"""

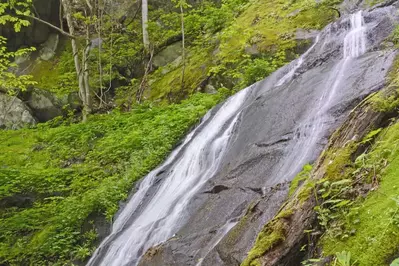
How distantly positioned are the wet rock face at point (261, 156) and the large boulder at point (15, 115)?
9.71 metres

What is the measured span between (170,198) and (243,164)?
4.92ft

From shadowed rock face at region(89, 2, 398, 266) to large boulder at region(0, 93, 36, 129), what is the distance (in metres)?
8.37

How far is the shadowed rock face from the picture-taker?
471cm

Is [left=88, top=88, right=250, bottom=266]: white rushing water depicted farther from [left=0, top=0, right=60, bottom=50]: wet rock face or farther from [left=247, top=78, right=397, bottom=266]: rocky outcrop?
[left=0, top=0, right=60, bottom=50]: wet rock face

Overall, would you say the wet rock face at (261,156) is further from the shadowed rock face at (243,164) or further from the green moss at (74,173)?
the green moss at (74,173)

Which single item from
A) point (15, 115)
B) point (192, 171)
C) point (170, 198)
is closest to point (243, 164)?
point (192, 171)

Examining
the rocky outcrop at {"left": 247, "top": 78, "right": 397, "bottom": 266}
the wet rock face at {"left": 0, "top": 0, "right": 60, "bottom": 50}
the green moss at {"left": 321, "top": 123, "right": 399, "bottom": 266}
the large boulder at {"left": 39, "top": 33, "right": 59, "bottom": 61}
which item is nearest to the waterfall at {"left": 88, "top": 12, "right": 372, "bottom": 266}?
the rocky outcrop at {"left": 247, "top": 78, "right": 397, "bottom": 266}

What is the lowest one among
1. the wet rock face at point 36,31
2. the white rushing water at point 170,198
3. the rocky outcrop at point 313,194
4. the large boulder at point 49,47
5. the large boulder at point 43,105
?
the white rushing water at point 170,198

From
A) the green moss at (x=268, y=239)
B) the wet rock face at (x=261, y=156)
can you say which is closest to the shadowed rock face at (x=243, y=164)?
the wet rock face at (x=261, y=156)

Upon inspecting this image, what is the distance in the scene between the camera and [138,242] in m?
6.04

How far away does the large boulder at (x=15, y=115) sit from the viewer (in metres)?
14.7

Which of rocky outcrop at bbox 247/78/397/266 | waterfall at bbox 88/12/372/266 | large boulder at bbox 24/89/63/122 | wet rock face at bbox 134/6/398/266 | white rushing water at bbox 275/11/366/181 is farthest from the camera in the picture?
large boulder at bbox 24/89/63/122

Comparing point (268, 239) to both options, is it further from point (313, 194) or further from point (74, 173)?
point (74, 173)

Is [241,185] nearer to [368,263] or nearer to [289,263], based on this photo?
[289,263]
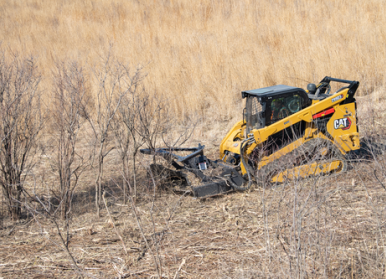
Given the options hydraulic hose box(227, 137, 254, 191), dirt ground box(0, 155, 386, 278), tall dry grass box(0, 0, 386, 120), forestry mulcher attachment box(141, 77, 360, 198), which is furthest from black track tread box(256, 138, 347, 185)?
tall dry grass box(0, 0, 386, 120)

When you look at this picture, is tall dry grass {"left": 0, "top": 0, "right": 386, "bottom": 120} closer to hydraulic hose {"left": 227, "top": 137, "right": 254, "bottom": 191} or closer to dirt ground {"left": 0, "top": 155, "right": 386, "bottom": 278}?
hydraulic hose {"left": 227, "top": 137, "right": 254, "bottom": 191}

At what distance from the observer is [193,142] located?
9.52 meters

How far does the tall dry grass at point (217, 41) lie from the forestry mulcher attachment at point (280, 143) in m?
2.53

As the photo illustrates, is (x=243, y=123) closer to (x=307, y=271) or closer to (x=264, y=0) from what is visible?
(x=307, y=271)

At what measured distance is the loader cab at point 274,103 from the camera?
6.05 metres

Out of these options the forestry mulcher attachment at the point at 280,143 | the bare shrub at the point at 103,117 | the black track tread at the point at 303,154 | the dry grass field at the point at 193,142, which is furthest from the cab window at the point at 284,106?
the bare shrub at the point at 103,117

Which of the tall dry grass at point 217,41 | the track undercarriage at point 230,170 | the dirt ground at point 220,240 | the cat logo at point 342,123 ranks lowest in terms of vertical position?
the dirt ground at point 220,240

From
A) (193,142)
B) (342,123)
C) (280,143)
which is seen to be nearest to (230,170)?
(280,143)

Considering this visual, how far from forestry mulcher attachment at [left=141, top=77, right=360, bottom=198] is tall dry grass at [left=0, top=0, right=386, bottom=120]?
8.30ft

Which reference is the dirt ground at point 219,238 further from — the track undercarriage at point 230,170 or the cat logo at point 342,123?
the cat logo at point 342,123

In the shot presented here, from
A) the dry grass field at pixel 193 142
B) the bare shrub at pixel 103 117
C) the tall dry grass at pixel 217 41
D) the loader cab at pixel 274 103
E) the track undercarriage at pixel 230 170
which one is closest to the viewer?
the dry grass field at pixel 193 142

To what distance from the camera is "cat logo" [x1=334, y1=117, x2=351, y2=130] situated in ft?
20.1

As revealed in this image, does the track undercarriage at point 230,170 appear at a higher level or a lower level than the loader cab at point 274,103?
lower

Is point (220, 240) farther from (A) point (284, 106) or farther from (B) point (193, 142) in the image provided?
(B) point (193, 142)
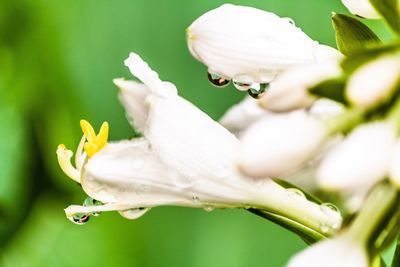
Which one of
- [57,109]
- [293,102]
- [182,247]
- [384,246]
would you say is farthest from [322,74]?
[57,109]

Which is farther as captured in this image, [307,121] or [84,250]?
[84,250]

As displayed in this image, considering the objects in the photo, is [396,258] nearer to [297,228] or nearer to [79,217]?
[297,228]

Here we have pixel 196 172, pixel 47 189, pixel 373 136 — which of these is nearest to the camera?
pixel 373 136

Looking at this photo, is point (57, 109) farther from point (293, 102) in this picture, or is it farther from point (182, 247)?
point (293, 102)

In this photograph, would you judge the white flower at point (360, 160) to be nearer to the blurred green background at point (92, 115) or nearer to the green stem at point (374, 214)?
the green stem at point (374, 214)

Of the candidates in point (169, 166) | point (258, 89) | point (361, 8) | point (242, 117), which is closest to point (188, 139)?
point (169, 166)
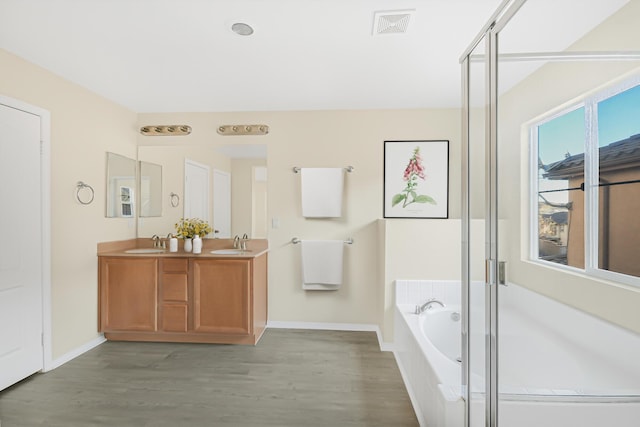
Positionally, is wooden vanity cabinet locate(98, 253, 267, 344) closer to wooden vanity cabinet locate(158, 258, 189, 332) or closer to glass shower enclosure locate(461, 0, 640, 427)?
wooden vanity cabinet locate(158, 258, 189, 332)

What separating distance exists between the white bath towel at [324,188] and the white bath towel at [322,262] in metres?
0.32

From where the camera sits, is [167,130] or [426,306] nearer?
[426,306]

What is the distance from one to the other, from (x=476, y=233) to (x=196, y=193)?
280 centimetres

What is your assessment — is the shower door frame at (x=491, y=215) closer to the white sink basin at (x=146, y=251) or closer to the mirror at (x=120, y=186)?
the white sink basin at (x=146, y=251)

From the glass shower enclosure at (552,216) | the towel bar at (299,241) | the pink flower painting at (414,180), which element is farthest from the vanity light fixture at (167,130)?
the glass shower enclosure at (552,216)

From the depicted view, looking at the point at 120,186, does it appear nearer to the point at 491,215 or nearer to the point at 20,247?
the point at 20,247

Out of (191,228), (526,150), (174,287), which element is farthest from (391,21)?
(174,287)

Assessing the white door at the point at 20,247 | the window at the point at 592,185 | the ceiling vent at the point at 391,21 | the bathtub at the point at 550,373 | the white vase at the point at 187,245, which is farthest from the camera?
the white vase at the point at 187,245

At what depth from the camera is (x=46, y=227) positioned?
7.70 ft

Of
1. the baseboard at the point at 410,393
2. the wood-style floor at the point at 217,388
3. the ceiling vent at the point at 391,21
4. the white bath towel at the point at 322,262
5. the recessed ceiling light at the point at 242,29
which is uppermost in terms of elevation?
the recessed ceiling light at the point at 242,29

"""

# Problem statement
Find the line that contains "Out of (191,228), (526,150), (174,287), which". Repeat it and every line after it, exactly as written, up to and including the last line of the records above.

# Result of the exercise
Out of (191,228), (526,150), (174,287), which element is farthest from (391,21)?
(174,287)

Assessing the white door at the point at 20,247 | the window at the point at 592,185 | the ceiling vent at the point at 391,21 | the bathtub at the point at 550,373 | the white vase at the point at 187,245, which is farthest from the camera?
the white vase at the point at 187,245

At what depth from the camera is (x=46, y=227) positioned?
7.70 ft

Of
1. the baseboard at the point at 410,393
2. the wood-style floor at the point at 217,388
3. the ceiling vent at the point at 391,21
4. the white bath towel at the point at 322,262
5. the recessed ceiling light at the point at 242,29
which is uppermost in terms of elevation?
the recessed ceiling light at the point at 242,29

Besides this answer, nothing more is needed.